This is the greatest story ever told by one of the greatest story tellers ever. Churchill was a magnificent writer, fully deserving of his Nobel Prize for literature. His account of the war is positively Tolkienesque, sounding at times almost like the very best of epic science fiction. One gets insights into the grand strategy and global logistics of the war at an extraordinary level of detail, from naval dispositions across the globe down to problems of boot manufacture.

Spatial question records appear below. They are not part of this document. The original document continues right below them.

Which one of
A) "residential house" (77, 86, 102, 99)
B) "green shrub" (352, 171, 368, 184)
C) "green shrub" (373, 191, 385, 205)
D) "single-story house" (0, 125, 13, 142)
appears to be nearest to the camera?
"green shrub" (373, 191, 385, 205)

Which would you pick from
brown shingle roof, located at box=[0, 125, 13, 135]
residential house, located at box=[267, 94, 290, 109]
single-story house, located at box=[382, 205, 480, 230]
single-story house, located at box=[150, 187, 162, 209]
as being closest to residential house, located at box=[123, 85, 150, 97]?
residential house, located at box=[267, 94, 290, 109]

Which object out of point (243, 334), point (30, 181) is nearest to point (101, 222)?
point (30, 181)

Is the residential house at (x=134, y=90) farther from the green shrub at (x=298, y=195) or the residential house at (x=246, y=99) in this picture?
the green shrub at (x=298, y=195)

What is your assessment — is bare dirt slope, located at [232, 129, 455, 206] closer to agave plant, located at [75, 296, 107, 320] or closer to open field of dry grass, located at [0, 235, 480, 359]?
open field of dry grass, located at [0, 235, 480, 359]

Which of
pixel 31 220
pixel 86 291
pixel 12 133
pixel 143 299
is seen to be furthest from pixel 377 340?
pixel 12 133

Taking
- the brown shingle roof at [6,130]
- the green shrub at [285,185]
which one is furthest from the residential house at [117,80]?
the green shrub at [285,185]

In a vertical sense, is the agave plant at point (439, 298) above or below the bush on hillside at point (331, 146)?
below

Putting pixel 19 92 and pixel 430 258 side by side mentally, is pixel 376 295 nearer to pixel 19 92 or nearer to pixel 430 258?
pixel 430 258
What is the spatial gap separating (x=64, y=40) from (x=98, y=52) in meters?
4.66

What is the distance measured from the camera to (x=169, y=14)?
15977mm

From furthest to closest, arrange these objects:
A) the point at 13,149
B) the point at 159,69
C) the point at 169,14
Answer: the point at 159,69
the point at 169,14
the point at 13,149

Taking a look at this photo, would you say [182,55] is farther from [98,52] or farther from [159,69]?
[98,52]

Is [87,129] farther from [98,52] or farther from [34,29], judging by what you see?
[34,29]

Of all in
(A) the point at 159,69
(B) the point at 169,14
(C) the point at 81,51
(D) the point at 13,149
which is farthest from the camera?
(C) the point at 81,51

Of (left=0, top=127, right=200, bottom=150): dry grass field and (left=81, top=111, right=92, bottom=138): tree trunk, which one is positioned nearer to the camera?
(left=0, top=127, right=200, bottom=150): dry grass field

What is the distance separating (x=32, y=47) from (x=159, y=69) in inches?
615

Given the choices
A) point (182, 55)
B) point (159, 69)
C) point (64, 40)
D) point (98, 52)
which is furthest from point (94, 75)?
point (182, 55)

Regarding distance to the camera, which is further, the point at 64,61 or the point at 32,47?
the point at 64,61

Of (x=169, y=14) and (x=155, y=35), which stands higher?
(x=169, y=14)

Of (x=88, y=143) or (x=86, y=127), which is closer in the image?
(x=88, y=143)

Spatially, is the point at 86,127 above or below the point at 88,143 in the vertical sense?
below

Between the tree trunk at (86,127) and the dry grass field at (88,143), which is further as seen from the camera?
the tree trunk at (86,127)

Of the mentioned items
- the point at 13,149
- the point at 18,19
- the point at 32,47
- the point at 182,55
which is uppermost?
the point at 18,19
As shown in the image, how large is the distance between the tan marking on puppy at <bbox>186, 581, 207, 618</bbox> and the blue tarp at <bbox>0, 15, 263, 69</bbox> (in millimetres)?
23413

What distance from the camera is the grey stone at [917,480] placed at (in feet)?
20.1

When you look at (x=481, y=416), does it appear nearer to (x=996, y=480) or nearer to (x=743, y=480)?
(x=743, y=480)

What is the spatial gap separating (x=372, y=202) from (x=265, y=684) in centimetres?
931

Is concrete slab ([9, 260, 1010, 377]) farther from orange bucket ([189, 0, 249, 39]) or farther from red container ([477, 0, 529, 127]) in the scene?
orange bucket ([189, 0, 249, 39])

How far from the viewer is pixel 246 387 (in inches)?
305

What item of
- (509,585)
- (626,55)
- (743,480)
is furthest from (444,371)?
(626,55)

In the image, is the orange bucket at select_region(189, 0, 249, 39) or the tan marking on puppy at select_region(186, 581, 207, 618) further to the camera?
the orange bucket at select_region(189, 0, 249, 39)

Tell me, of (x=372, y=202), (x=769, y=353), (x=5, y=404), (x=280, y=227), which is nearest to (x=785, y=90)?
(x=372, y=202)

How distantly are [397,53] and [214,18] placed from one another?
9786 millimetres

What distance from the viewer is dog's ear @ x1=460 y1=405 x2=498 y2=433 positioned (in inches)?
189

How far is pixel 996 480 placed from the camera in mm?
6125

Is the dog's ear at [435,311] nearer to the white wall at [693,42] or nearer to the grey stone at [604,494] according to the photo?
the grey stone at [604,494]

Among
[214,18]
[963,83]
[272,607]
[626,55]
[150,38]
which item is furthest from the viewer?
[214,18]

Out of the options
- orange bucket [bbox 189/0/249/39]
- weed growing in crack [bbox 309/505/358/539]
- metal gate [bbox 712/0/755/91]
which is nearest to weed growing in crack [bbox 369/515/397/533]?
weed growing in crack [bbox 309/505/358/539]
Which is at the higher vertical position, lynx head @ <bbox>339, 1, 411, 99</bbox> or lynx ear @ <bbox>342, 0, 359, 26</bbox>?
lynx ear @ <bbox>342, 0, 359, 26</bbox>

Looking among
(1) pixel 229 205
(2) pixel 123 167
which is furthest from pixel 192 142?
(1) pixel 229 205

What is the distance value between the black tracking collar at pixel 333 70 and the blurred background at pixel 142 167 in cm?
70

We see the war not just as it was fought, but alternative ways it might have been fought, and the tensions that determined the hard decisions that were taken between the alternatives.
Churchill had about as full a life as it is possible to live, and craved risk and adventure even in his years as a war leader, which would have been considered old age for most. In volume IV of this vast 6 volume work we hear of Churchill's epic fortnight journey in August of 1942, that included his first meeting with Stalin in Moscow. The first leg was down to Cairo to sort out the British generals whom Rommel had fought to a standstill in the desert. Auchinleck was sidelined in favour of Alexander, and Gott was to become the new head of the 8th Army. Gott was shot down and killed whilst on his way to Cairo, and Montgomery was the natural choice to succeed him. Thus the stage was set for El Alamein and the first real British victory of the war. The next stop was at Tehran for lunch with the Shah and for meeting up with Roosevelt's envoy to the mission to Moscow, Averell Harriman. Then there was the flight over the Ebruz mountains and the Caspian Sea to Moscow, for three days of very frank talking with Stalin and Molotov. The final night of this visit included a heavy drinking bout with Stalin at his private dacha till 2:30 a.m. before starting the return flight at 5:30, three hours later. All the flying was in unheated bombers that would have been the death of many men his age, much of it too close for comfort to enemy airspace. Churchill, when awake, preferred to travel in the co-pilot's seat, and his descriptions of his dawn arrival at the Nile, and the flight across the Caspian are highly memorable. An ordinary bloke like me can only wonder; what a life?
Any historical source documents, which these are, have to be treated with great caution and circumspection, and the factuality of all claims reviewed in the light of alternative perspectives. Indeed it's on my reading list to follow up on Roosevelt, as one does not have to read too far between the lines to guess that the two leaders were not quite of the unified outlook that Churchill liked to paint. Nonetheless, questions of historical accuracy and bias aside, this is extraordinary literature and as good a place as any to start acquiring a deeper insight into the historical unfolding of the war.
There are many reasons to argue that Churchill was a flawed, possibly deeply flawed character. He was an aristocrat and an imperialist through and through, thus he was representative of attitudes that most of us are glad to have put behind us in our era. But he had a great warrior spirit, chocked with contradictions, and was also a truly marvellous writer. He lived an extraordinary life and was able to write to us very clearly about the huge events in which he participated.